APR vs interest rate: The APR and interest rate are similar. But, APRs include the interest rate plus any and all fees, giving you a more clear picture of your total cost.
How to calculate APR
Most lenders will advertise the APR they’re offering for a certain product. If not, then here’s how to calculate APR on a credit card or other loan:
APR = (((Interest charges + fees / loan amount) / Number of days in the loan term) x 365) x 100
For example, let’s say you borrow $5,000 with a 10% interest rate, a 5% origination fee and a three-year repayment term. Here’s how you’d calculate the loan’s APR using the above formula:
- Multiply $5,000 by 0.10 and then 3, giving you interest charges of $1,500
- Multiply $5,000 by 0.05, giving you an origination fee of $250
- Divide interest and fees of $1,750 by $5,000, giving you 0.35
- Divide 0.35 by 1095 (the number of days in your loan term), for a result of 0.00031963
- Multiply 0.00031963 by 365, giving you an APR of 0.116666667
- Multiply that by 100 to convert the APR to a percentage of 11.67%
Conversely, you can also use an online personal loan calculator to help understand the interest you’re paying.
What is a good APR rate?
Instead of searching for the lowest APR, it’s better to examine all factors of a loan together like the type of interest, total fees, and loan length.
APRs can sometimes be misleading by themselves. However, you can use the following benchmarks to understand the standard rates for different types of financial products:
- 20 to 30%: Credit cards
- 10 to 20%: Personal loans
- 10 to 15%: Auto loans
- <8%: Mortgages
Many credit cards will offer introductory rates of 0% which can help you avoid paying interest while you pay down debt. However, be wary that your rate will increase once the introductory period ends.
What Is APR? Now You Know!
Thank you so much for reading! We hope that you’ve found this article valuable in understanding what an APR is. With this information, you’ll be well-equipped to secure an attractive rate on your next credit card, personal loan, or mortgage.
FAQs
What is the relationship between APR and the true cost of credit?
The APR (Annual Percentage Rate) represents the total cost of borrowing over a year, including interest, certain fees, and the compounding schedule. In general, the higher the APR the higher the true cost of credit and vice versa.
Is a lower APR always better?
Not necessarily. Low APRs can sometimes be misleading which is why you should always consider factors like fees, the type of APR, and the loan term before making a decision.

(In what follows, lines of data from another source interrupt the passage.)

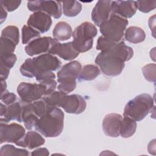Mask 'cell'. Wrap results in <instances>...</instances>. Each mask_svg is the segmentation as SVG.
<instances>
[{
  "label": "cell",
  "instance_id": "9",
  "mask_svg": "<svg viewBox=\"0 0 156 156\" xmlns=\"http://www.w3.org/2000/svg\"><path fill=\"white\" fill-rule=\"evenodd\" d=\"M61 3L57 1H32L27 2V8L31 12H42L57 19L62 14Z\"/></svg>",
  "mask_w": 156,
  "mask_h": 156
},
{
  "label": "cell",
  "instance_id": "28",
  "mask_svg": "<svg viewBox=\"0 0 156 156\" xmlns=\"http://www.w3.org/2000/svg\"><path fill=\"white\" fill-rule=\"evenodd\" d=\"M40 37V33L32 27L27 25H24L22 27L21 40L23 44H29L33 40Z\"/></svg>",
  "mask_w": 156,
  "mask_h": 156
},
{
  "label": "cell",
  "instance_id": "1",
  "mask_svg": "<svg viewBox=\"0 0 156 156\" xmlns=\"http://www.w3.org/2000/svg\"><path fill=\"white\" fill-rule=\"evenodd\" d=\"M133 54L131 47L121 42L101 51L96 56L95 63L105 75L117 76L123 71L125 62L132 58Z\"/></svg>",
  "mask_w": 156,
  "mask_h": 156
},
{
  "label": "cell",
  "instance_id": "24",
  "mask_svg": "<svg viewBox=\"0 0 156 156\" xmlns=\"http://www.w3.org/2000/svg\"><path fill=\"white\" fill-rule=\"evenodd\" d=\"M136 129V121L129 117L123 116L119 130V135L121 137L127 138L132 136L135 133Z\"/></svg>",
  "mask_w": 156,
  "mask_h": 156
},
{
  "label": "cell",
  "instance_id": "3",
  "mask_svg": "<svg viewBox=\"0 0 156 156\" xmlns=\"http://www.w3.org/2000/svg\"><path fill=\"white\" fill-rule=\"evenodd\" d=\"M64 113L58 107H52L40 117L35 127L37 131L45 137L58 136L63 129Z\"/></svg>",
  "mask_w": 156,
  "mask_h": 156
},
{
  "label": "cell",
  "instance_id": "17",
  "mask_svg": "<svg viewBox=\"0 0 156 156\" xmlns=\"http://www.w3.org/2000/svg\"><path fill=\"white\" fill-rule=\"evenodd\" d=\"M49 54L57 55L65 60H72L79 55V52L74 46L73 41L65 43L58 42L51 49Z\"/></svg>",
  "mask_w": 156,
  "mask_h": 156
},
{
  "label": "cell",
  "instance_id": "20",
  "mask_svg": "<svg viewBox=\"0 0 156 156\" xmlns=\"http://www.w3.org/2000/svg\"><path fill=\"white\" fill-rule=\"evenodd\" d=\"M38 119L33 110L32 104L23 102V122L26 129L29 130L35 127Z\"/></svg>",
  "mask_w": 156,
  "mask_h": 156
},
{
  "label": "cell",
  "instance_id": "27",
  "mask_svg": "<svg viewBox=\"0 0 156 156\" xmlns=\"http://www.w3.org/2000/svg\"><path fill=\"white\" fill-rule=\"evenodd\" d=\"M66 94L60 91H54L51 93L44 96L42 99L51 107H60L63 97Z\"/></svg>",
  "mask_w": 156,
  "mask_h": 156
},
{
  "label": "cell",
  "instance_id": "37",
  "mask_svg": "<svg viewBox=\"0 0 156 156\" xmlns=\"http://www.w3.org/2000/svg\"><path fill=\"white\" fill-rule=\"evenodd\" d=\"M49 154L48 150L45 147H40L34 150L30 154L32 156H38V155H48Z\"/></svg>",
  "mask_w": 156,
  "mask_h": 156
},
{
  "label": "cell",
  "instance_id": "26",
  "mask_svg": "<svg viewBox=\"0 0 156 156\" xmlns=\"http://www.w3.org/2000/svg\"><path fill=\"white\" fill-rule=\"evenodd\" d=\"M99 74L100 70L98 66L89 64L85 65L83 68H82L78 79L80 81L93 80L97 77Z\"/></svg>",
  "mask_w": 156,
  "mask_h": 156
},
{
  "label": "cell",
  "instance_id": "13",
  "mask_svg": "<svg viewBox=\"0 0 156 156\" xmlns=\"http://www.w3.org/2000/svg\"><path fill=\"white\" fill-rule=\"evenodd\" d=\"M112 1H98L91 12V19L94 23L100 26L113 13Z\"/></svg>",
  "mask_w": 156,
  "mask_h": 156
},
{
  "label": "cell",
  "instance_id": "23",
  "mask_svg": "<svg viewBox=\"0 0 156 156\" xmlns=\"http://www.w3.org/2000/svg\"><path fill=\"white\" fill-rule=\"evenodd\" d=\"M125 39L133 44L143 42L146 38V34L143 29L137 26H130L125 30Z\"/></svg>",
  "mask_w": 156,
  "mask_h": 156
},
{
  "label": "cell",
  "instance_id": "11",
  "mask_svg": "<svg viewBox=\"0 0 156 156\" xmlns=\"http://www.w3.org/2000/svg\"><path fill=\"white\" fill-rule=\"evenodd\" d=\"M82 70V65L74 60L64 65L57 72V81L59 83L76 82Z\"/></svg>",
  "mask_w": 156,
  "mask_h": 156
},
{
  "label": "cell",
  "instance_id": "15",
  "mask_svg": "<svg viewBox=\"0 0 156 156\" xmlns=\"http://www.w3.org/2000/svg\"><path fill=\"white\" fill-rule=\"evenodd\" d=\"M122 116L118 113H112L105 116L102 121V129L104 133L110 137H118Z\"/></svg>",
  "mask_w": 156,
  "mask_h": 156
},
{
  "label": "cell",
  "instance_id": "16",
  "mask_svg": "<svg viewBox=\"0 0 156 156\" xmlns=\"http://www.w3.org/2000/svg\"><path fill=\"white\" fill-rule=\"evenodd\" d=\"M113 13L124 18L132 17L137 10L136 2L135 1H112Z\"/></svg>",
  "mask_w": 156,
  "mask_h": 156
},
{
  "label": "cell",
  "instance_id": "21",
  "mask_svg": "<svg viewBox=\"0 0 156 156\" xmlns=\"http://www.w3.org/2000/svg\"><path fill=\"white\" fill-rule=\"evenodd\" d=\"M0 61L1 80H5L9 76L10 69L16 61V56L15 54L0 55Z\"/></svg>",
  "mask_w": 156,
  "mask_h": 156
},
{
  "label": "cell",
  "instance_id": "31",
  "mask_svg": "<svg viewBox=\"0 0 156 156\" xmlns=\"http://www.w3.org/2000/svg\"><path fill=\"white\" fill-rule=\"evenodd\" d=\"M17 44L12 40L1 37L0 55L13 54Z\"/></svg>",
  "mask_w": 156,
  "mask_h": 156
},
{
  "label": "cell",
  "instance_id": "33",
  "mask_svg": "<svg viewBox=\"0 0 156 156\" xmlns=\"http://www.w3.org/2000/svg\"><path fill=\"white\" fill-rule=\"evenodd\" d=\"M137 9L143 13H148L156 7L155 1H137Z\"/></svg>",
  "mask_w": 156,
  "mask_h": 156
},
{
  "label": "cell",
  "instance_id": "10",
  "mask_svg": "<svg viewBox=\"0 0 156 156\" xmlns=\"http://www.w3.org/2000/svg\"><path fill=\"white\" fill-rule=\"evenodd\" d=\"M58 42L57 40L50 37H40L29 43L25 47V51L31 57L41 54H49Z\"/></svg>",
  "mask_w": 156,
  "mask_h": 156
},
{
  "label": "cell",
  "instance_id": "22",
  "mask_svg": "<svg viewBox=\"0 0 156 156\" xmlns=\"http://www.w3.org/2000/svg\"><path fill=\"white\" fill-rule=\"evenodd\" d=\"M73 34L71 26L65 21H60L56 24L52 35L54 38L57 41H65L69 39Z\"/></svg>",
  "mask_w": 156,
  "mask_h": 156
},
{
  "label": "cell",
  "instance_id": "39",
  "mask_svg": "<svg viewBox=\"0 0 156 156\" xmlns=\"http://www.w3.org/2000/svg\"><path fill=\"white\" fill-rule=\"evenodd\" d=\"M1 94L3 93L4 92H5V91H7V83L5 80H1Z\"/></svg>",
  "mask_w": 156,
  "mask_h": 156
},
{
  "label": "cell",
  "instance_id": "4",
  "mask_svg": "<svg viewBox=\"0 0 156 156\" xmlns=\"http://www.w3.org/2000/svg\"><path fill=\"white\" fill-rule=\"evenodd\" d=\"M154 108L152 97L146 93H143L130 100L125 105L123 116L129 117L135 121L143 119Z\"/></svg>",
  "mask_w": 156,
  "mask_h": 156
},
{
  "label": "cell",
  "instance_id": "12",
  "mask_svg": "<svg viewBox=\"0 0 156 156\" xmlns=\"http://www.w3.org/2000/svg\"><path fill=\"white\" fill-rule=\"evenodd\" d=\"M87 103L80 95L74 94L65 95L63 97L61 107L68 113L80 114L86 108Z\"/></svg>",
  "mask_w": 156,
  "mask_h": 156
},
{
  "label": "cell",
  "instance_id": "36",
  "mask_svg": "<svg viewBox=\"0 0 156 156\" xmlns=\"http://www.w3.org/2000/svg\"><path fill=\"white\" fill-rule=\"evenodd\" d=\"M36 80L39 83L48 79H54L55 78V75L53 72H48L45 73H42L38 75L36 77Z\"/></svg>",
  "mask_w": 156,
  "mask_h": 156
},
{
  "label": "cell",
  "instance_id": "35",
  "mask_svg": "<svg viewBox=\"0 0 156 156\" xmlns=\"http://www.w3.org/2000/svg\"><path fill=\"white\" fill-rule=\"evenodd\" d=\"M21 2V1L19 0H13V1L1 0L0 1L1 5H2L8 12H12L15 10L20 5Z\"/></svg>",
  "mask_w": 156,
  "mask_h": 156
},
{
  "label": "cell",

What is the best APR for a credit card?
This depends on your financial goals and needs. Some credit cards offer 0% introductory rates while others prioritize rewards. Read on to learn more about the top credit cards of 2025.
How does an APR for mortgages differ from a more traditional interest rate?
A mortgage APR includes the interest rate plus additional costs like origination fees, discount points, and lender fees. In comparison, the interest rate only reflects the cost of borrowing the principal, excluding fees.
What is a good APR for a used car?
By itself, the APR does not offer enough information to know whether you are getting a good deal. In addition to the APR, the Consumer Financial Protection Bureau recommends weighing the total loan amount, length of the loan, and monthly payment. Learn how to calculate APR on a car loan.
Does APR affect my monthly payments?
Yes, APR indirectly affects your monthly payments because it includes both the interest rate and certain fees, which impact the total cost of borrowing.
How is APR calculated on a credit card balance?
APR on a credit card balance is calculated using the daily periodic rate (DPR), which determines how much interest accrues each day.